=== Supplied passage ===

I forgot to write that I'm running FreeBSD 9.0-RELEASE amd64 on Lenovo ThinkPad T500


----------



## gentoobob (Dec 18, 2013)

Did you get this working?  I'm seeing the same issue.


----------



## trh411 (Dec 18, 2013)

Don't ask me why, but I had to run the `# service bluetooth start ubt0` command twice. First time it failed with your message, next time it worked.


----------



## gentoobob (Dec 19, 2013)

Well geez.  You were right.  Weird.  Thanks!


----------



## kr0m (Jun 24, 2022)

Hello, i am in the same situation but it continues failing, each time i execute the command i can see in dmesg:


> ng_hci_process_command_complete: ubt0hci - HCI command failed, OGF=0x3, OCF=0x22, status=0x1


The exact command is:


> service bluetooth start ubt0


I am using a usb-bt dongle:


> ubt0: <vendor 0x0a12 BT DONGLE10, class 224/1, rev 2.00/88.91, addr 25> on usbus0


Using: 13.1-RELEASE

Any suggestion?


----------



## sidetone (Jun 24, 2022)

Try some combination of these:

Thread bluetooth-investigating-dongle-use-for-hid-hardware-freebsd-13.85431
Thread logitech-k810-bluetooth-keyboard-updated-5-11-2014.39679
Thread bluetooth-bcm20702a0.39425
https://docs.freebsd.org/en/books/handbook/advanced-networking/#network-bluetooth






						Networking Basics: WiFi and Bluetooth | FreeBSD Foundation
					

Wireless Configuration/Set-up A wireless networking card is required to use a wireless network, FreeBSD will also need to be configured to the correct wireless network support. The correct module will need to be modified, depending on the type of networking card. The most commonly used wireless...




					freebsdfoundation.org
				




For audio over Bluetooth:

Thread freebsd-quick-guide-audio-on-freebsd.85422
Thread using-bluetooth-audio-devices-speaker-headphones-earbuds-with-freebsd.78992


----------



## kr0m (Jun 25, 2022)

I will give a try, thanks


----------

=== Provided information ===

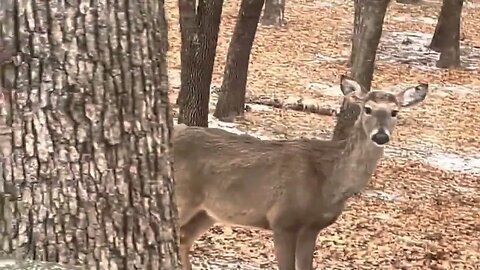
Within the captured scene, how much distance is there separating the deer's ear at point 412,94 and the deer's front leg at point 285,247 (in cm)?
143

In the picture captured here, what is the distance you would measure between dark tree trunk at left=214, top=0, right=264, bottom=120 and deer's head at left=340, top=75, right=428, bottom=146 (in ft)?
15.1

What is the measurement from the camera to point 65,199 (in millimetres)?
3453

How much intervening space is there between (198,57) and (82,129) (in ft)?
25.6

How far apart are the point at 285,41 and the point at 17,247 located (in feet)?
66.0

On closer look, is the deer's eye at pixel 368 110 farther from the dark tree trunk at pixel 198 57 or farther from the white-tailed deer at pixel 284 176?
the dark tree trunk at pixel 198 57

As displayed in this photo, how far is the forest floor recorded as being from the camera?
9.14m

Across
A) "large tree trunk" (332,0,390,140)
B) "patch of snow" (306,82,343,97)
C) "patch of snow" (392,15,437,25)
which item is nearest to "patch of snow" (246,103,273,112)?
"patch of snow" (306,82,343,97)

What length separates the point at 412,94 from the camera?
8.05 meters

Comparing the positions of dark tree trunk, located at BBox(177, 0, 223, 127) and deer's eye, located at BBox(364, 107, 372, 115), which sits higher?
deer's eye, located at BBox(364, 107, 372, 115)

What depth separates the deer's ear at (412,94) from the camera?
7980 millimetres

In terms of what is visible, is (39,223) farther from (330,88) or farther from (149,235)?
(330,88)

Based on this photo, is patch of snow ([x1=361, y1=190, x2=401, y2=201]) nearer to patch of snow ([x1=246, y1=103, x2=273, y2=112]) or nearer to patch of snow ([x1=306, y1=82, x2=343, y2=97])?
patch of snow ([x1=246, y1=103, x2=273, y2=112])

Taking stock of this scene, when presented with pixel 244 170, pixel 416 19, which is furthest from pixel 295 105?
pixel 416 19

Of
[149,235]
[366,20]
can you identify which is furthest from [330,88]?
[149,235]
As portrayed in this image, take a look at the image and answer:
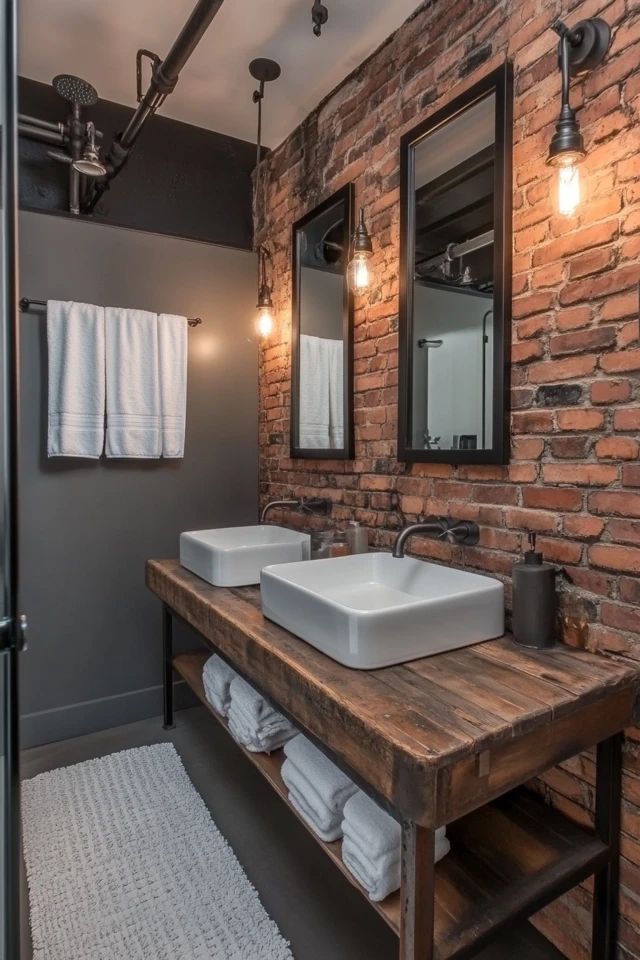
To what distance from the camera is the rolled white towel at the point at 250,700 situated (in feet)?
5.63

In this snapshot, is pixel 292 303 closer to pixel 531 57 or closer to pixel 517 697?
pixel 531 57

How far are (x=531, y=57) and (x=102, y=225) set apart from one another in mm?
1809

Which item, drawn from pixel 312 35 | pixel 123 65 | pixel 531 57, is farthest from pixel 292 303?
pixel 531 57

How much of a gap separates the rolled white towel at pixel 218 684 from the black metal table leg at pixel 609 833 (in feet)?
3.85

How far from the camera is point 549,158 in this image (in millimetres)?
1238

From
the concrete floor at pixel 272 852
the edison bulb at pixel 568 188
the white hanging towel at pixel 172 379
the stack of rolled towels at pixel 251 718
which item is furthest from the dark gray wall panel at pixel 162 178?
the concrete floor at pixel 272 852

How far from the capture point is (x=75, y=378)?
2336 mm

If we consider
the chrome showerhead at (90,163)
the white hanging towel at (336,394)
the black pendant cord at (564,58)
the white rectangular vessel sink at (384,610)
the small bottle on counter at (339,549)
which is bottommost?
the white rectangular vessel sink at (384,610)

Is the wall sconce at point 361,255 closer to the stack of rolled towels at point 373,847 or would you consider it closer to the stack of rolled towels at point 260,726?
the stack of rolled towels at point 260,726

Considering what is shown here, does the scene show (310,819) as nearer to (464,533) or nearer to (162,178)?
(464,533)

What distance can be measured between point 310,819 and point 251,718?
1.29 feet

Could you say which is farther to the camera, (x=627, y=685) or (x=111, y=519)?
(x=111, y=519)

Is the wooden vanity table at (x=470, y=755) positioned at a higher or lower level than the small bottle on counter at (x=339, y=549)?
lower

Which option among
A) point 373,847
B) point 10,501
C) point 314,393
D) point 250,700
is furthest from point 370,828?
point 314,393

===

- _The request_: In the forum thread about starting Bluetooth on FreeBSD, how many times did trh411 have to run the start command before it worked? The rows have no connection to the forum thread.

- _Response_: Twice.